→ **Prompt**: Go line by line through the entries and show those that hold the string "fraction".

→ **Records supplied**:
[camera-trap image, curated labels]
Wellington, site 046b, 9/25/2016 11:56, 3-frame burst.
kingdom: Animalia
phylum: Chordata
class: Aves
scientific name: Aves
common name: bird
==
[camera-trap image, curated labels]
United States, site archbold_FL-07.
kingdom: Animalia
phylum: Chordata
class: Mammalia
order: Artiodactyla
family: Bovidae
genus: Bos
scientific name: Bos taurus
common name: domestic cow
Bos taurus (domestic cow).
--
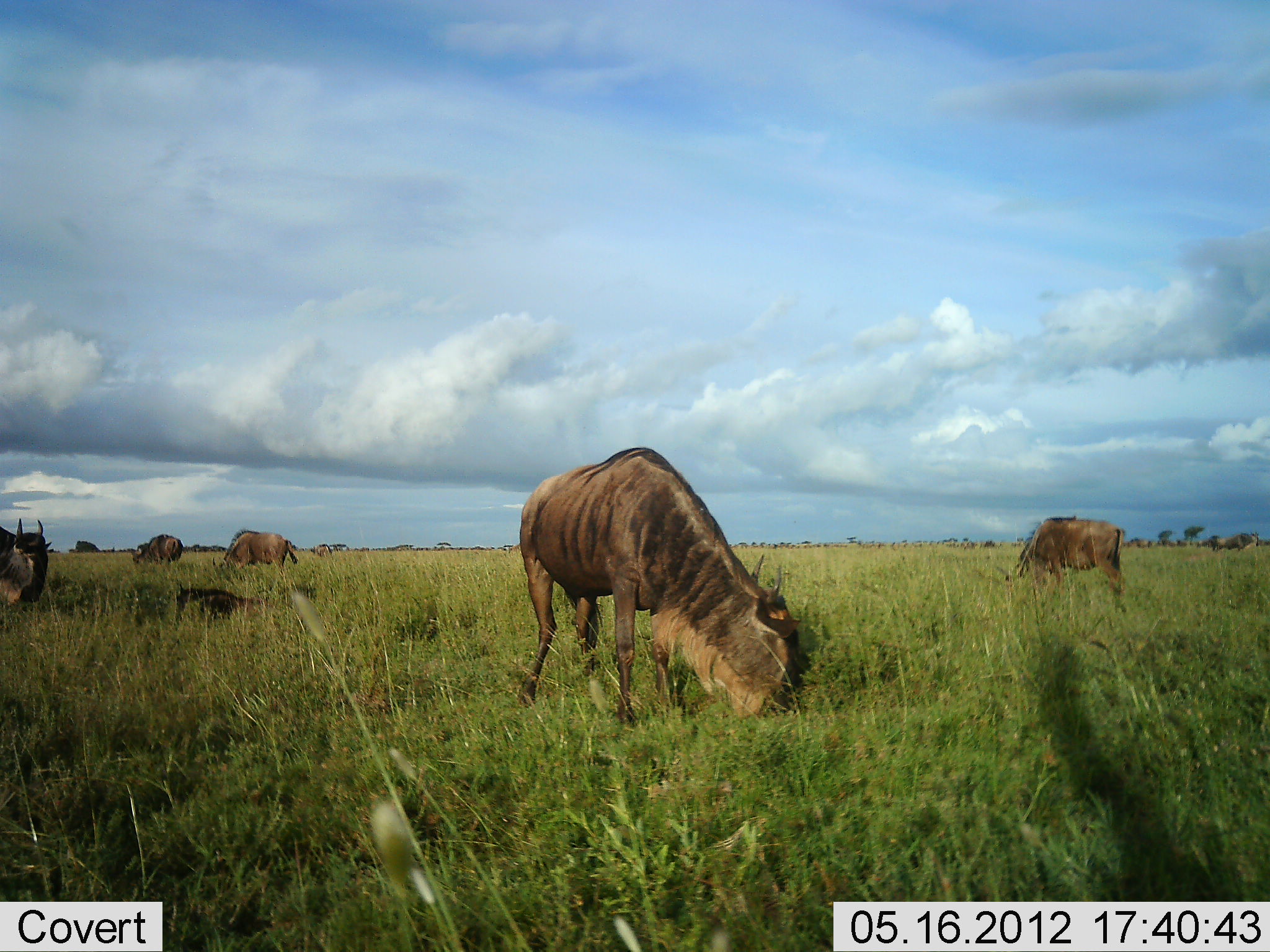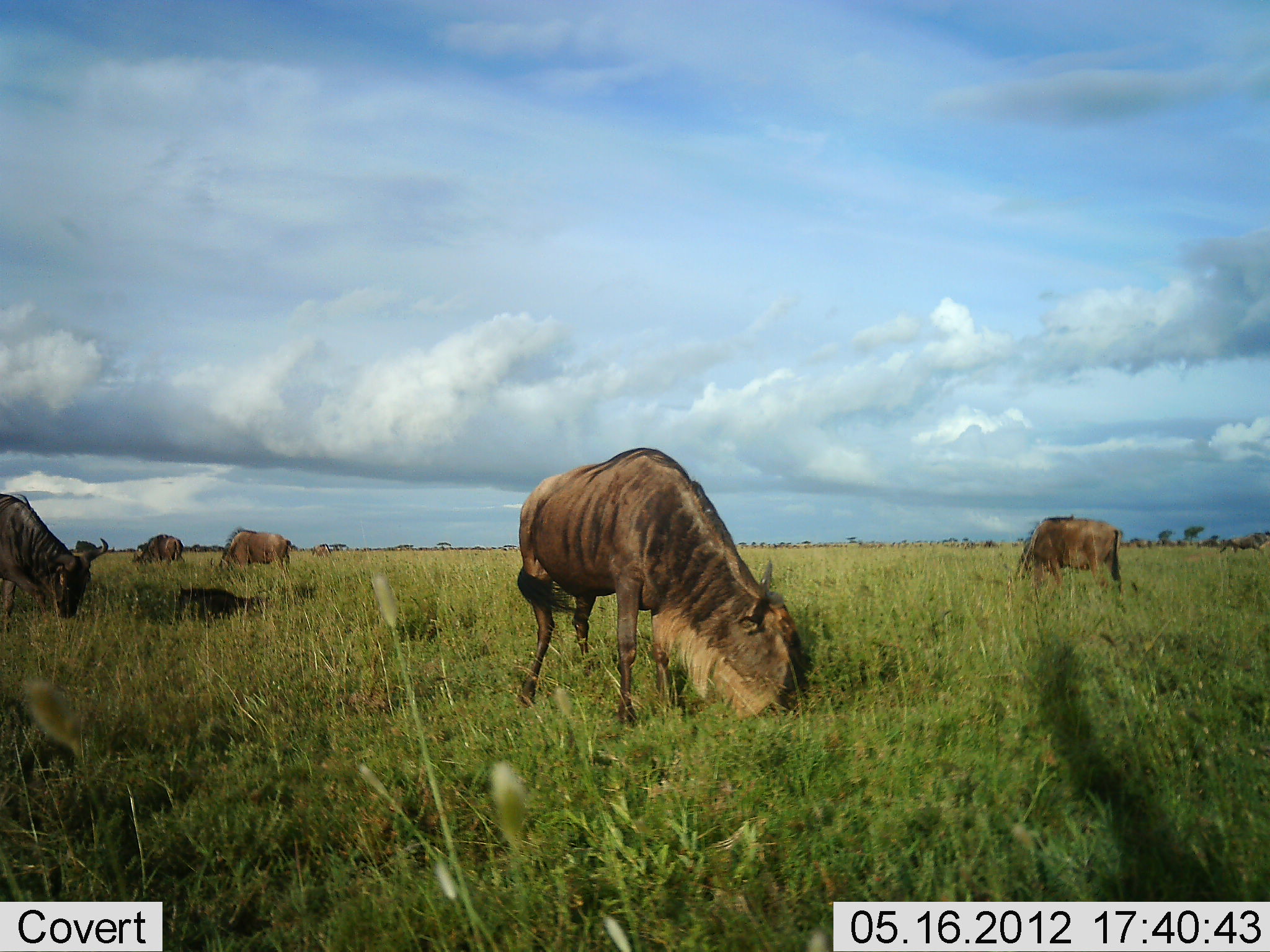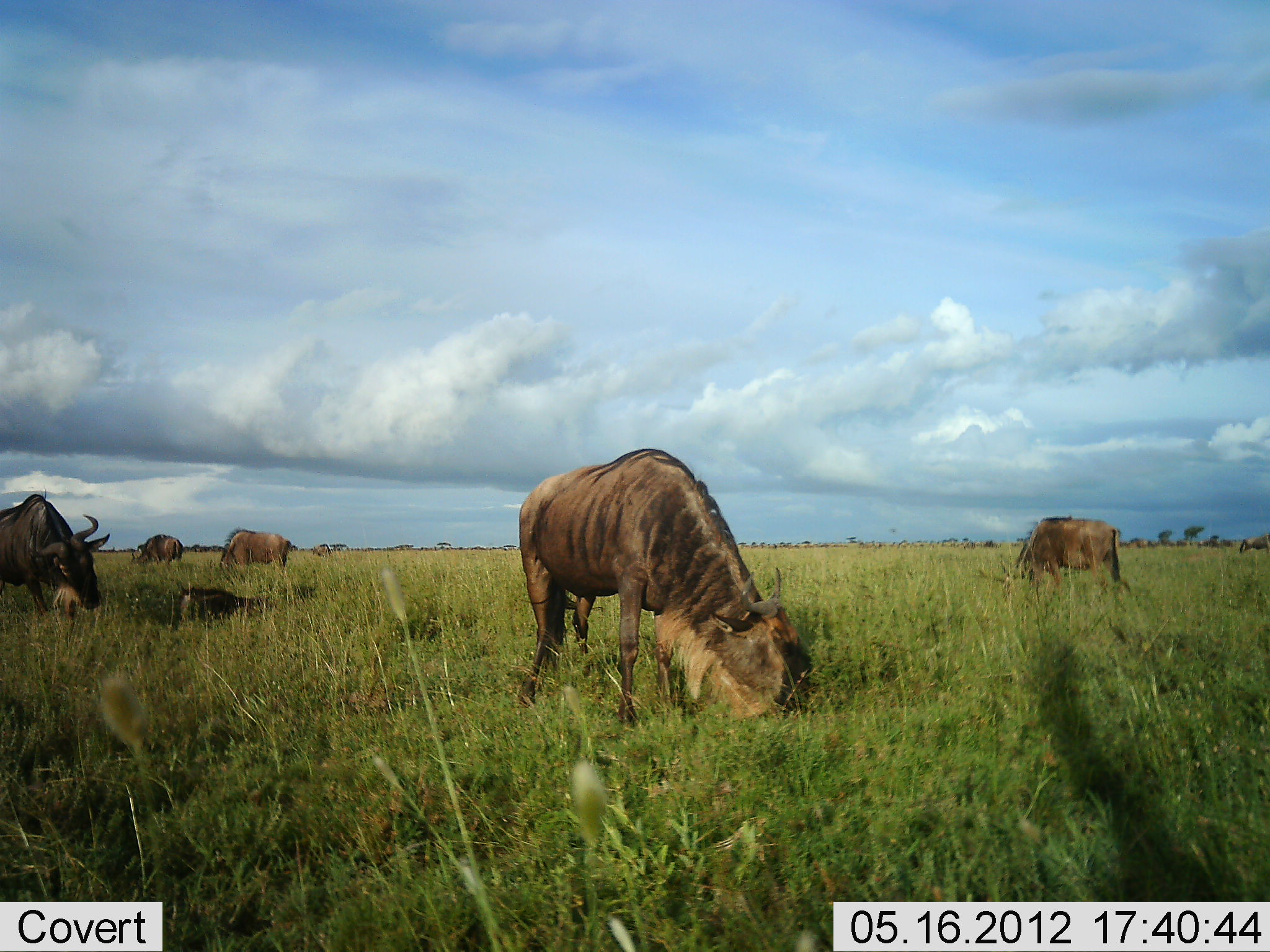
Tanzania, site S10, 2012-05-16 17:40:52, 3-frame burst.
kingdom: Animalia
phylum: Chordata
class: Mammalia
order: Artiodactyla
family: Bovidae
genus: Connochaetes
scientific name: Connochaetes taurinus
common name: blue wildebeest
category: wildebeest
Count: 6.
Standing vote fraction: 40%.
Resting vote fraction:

→ **Written response**:
Standing vote fraction: 40%.
Resting vote fraction:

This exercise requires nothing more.